In her frustration, Estelle imagined herself pulling out her hair follicles one by one, neurotically, as they termed it in Lester’s Encyclopedia of Mental Illness, just about her favorite book of all time, although she’d never admit that to him. Even though she imagined pulling her hair out, Estelle would never actually yank a single follicle; only real hair pulling nuts did that, not the intensely frustrated and imaginative people of her ilk. In Lester's book hair pulling madness was called Trichotillomania. Estelle loved ten-dollar words like Trichotillomania and murmured them whenever Lester was out of earshot, sometimes in a tiny high-pitched voice. She'd every now and then murmur a ten-dollar word and at the same time fire off an imaginary pistol, pointing an index finger at Lester's head, flexing her thumb back and forth, and making the "Pih-chew, pih-chew" sound.

What Estelle did accomplish was to remain proactive. She used the spine of Lester's book to scrape at the mortar between the bricks of her prison cell, scraping day after day, week after week, digging deeper in order to form an escape tunnel in her head, the book's spine equivalent of a toothbrush or teaspoon back in the day when prisons were places you could escape from in that way, that is, if you were patient. Her digging with the book's spine, of course, was metaphoric. Estelle only had metaphors to dig with, no real teaspoons or toothbrushes. She would have dug with a bobby pin if she could have. The sad reality was Estelle couldn’t dig out of her prison in reality without coming back into possession of the wand that Leseter hid.

Lester hid it and hid it good. Estelle had to make the most of living with Lester in his dead-end toilet bowl of a bar.

"Fuck that shit-ass Lester," she'd whisper, grip her lids and roll up her eyes so only the whites showed. She couldn't see the effect in the dingy bathroom mirror but flipped them up anyway, imagining someone looking at her when she did.

Estelle would have to remain an apparition to her fans. Even if she had somehow managed to get outside the bar and make her way over to the mall, they wouldn't have been able to see her anyway. She needed her wand, in order to be seen. In those glorious mall days, she carried it with her at all times. The magic contained within brought with it fans who’d say things like, "tres cool" or “boss.” She’d swing her little purse around and smack her gum. Now her only fans were the drunks at Lester's Place. She felt herself to be merely an apparition to them, an apparition in the throes of their deliria. She essentially didn't exist.

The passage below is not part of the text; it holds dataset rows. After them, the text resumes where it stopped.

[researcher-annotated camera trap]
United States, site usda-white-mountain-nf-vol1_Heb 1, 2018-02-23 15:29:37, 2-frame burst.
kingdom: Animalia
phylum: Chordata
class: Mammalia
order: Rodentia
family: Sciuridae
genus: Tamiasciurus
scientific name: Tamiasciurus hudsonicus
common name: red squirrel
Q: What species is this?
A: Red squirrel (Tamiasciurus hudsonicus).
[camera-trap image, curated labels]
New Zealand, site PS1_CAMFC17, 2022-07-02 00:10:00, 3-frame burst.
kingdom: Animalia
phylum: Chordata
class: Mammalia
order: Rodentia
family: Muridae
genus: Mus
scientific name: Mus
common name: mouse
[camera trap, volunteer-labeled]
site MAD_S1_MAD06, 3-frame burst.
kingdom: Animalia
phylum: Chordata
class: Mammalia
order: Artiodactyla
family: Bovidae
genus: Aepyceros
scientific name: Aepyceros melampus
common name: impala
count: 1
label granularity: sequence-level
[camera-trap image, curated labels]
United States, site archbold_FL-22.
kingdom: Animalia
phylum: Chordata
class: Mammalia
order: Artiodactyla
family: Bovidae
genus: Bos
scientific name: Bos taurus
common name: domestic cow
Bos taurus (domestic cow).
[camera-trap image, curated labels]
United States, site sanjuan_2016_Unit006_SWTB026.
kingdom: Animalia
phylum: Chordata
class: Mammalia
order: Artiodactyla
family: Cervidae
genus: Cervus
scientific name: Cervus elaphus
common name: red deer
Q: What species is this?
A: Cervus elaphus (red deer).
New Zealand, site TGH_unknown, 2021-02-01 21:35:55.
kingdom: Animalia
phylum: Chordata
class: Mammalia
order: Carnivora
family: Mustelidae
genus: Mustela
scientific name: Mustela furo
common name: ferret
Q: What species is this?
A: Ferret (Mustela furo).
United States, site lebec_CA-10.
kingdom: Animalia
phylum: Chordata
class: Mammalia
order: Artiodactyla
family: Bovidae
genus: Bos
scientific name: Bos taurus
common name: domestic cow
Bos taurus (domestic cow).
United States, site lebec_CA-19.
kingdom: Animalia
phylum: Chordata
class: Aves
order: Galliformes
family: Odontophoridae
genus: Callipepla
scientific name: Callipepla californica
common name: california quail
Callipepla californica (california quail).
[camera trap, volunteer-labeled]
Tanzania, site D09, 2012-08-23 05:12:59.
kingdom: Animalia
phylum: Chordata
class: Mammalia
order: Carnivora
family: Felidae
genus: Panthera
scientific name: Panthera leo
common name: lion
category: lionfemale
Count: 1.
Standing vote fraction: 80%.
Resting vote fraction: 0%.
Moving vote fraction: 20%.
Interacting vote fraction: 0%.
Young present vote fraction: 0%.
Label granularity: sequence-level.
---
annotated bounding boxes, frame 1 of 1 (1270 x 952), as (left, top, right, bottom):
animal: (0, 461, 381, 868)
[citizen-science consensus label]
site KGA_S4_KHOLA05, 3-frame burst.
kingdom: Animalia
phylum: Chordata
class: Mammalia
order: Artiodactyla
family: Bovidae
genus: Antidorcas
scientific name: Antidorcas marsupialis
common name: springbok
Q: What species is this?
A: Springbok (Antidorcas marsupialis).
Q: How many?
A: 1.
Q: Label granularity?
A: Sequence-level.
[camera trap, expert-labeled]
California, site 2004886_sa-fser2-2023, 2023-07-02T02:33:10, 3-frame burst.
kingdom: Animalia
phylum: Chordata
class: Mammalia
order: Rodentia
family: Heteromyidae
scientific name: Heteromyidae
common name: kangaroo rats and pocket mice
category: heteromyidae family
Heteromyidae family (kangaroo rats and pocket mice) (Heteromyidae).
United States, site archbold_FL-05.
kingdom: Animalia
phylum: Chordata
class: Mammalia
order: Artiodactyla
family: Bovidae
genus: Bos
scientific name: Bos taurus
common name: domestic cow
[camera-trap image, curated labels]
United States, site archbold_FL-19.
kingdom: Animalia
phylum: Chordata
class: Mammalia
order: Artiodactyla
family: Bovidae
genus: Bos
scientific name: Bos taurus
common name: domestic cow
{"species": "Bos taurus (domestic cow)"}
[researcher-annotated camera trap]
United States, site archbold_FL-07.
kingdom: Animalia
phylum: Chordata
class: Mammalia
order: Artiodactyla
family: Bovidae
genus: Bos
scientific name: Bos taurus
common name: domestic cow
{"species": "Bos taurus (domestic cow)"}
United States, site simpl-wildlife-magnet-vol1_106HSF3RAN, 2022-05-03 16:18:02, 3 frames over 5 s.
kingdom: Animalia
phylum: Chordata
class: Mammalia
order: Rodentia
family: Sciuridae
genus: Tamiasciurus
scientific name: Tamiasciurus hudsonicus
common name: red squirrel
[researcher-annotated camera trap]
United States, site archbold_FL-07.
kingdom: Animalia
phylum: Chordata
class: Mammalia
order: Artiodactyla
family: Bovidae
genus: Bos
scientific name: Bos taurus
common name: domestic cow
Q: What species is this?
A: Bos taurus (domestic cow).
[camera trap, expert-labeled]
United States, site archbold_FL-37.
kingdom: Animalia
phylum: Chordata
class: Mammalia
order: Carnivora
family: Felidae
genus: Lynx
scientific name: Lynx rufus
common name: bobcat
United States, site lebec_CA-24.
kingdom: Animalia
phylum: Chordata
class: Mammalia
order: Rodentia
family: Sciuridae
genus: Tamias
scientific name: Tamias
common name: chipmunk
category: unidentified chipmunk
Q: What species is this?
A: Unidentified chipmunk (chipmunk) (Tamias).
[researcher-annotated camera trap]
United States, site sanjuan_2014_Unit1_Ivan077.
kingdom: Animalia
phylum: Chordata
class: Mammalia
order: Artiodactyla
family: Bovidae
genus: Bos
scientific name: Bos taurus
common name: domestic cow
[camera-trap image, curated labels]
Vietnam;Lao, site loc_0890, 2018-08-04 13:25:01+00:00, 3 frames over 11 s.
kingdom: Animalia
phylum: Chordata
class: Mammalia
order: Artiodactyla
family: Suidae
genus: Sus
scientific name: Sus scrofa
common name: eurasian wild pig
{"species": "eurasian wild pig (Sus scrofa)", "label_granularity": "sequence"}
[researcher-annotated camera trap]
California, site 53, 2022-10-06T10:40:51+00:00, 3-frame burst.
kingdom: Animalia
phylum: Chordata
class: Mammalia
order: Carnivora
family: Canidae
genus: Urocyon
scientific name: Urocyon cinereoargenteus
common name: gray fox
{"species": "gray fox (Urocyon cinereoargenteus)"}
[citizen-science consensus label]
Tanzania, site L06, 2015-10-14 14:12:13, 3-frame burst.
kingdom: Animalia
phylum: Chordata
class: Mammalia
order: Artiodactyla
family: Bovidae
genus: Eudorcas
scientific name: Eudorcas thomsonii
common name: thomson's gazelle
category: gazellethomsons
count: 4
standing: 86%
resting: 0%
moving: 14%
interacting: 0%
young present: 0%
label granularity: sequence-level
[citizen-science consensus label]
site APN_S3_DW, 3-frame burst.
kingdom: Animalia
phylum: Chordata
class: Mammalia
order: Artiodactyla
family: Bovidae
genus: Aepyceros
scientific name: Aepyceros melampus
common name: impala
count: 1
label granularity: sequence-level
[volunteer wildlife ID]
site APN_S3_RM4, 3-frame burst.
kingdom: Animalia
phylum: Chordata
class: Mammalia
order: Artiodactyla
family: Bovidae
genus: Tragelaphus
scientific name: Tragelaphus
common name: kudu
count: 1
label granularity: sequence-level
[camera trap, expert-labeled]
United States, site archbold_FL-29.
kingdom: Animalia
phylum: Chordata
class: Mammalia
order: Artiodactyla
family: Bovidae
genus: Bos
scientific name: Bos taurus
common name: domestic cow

'Possibly they share some kind of collective tremens,' she conjectured in front of the heavily marred mirror, biting her fingernails. Yet being an apparition within someone else’s delirium might not be all that bad of a thing. In fact, she’d turned inward during the years she’d been holed up in the bar and if anything found she didn’t need the mall any longer, all that adulation. She began to take the art of her collage making more seriously, that inner place she went to in order to make them all the while comforted to know that Lester had it coming and had it coming good.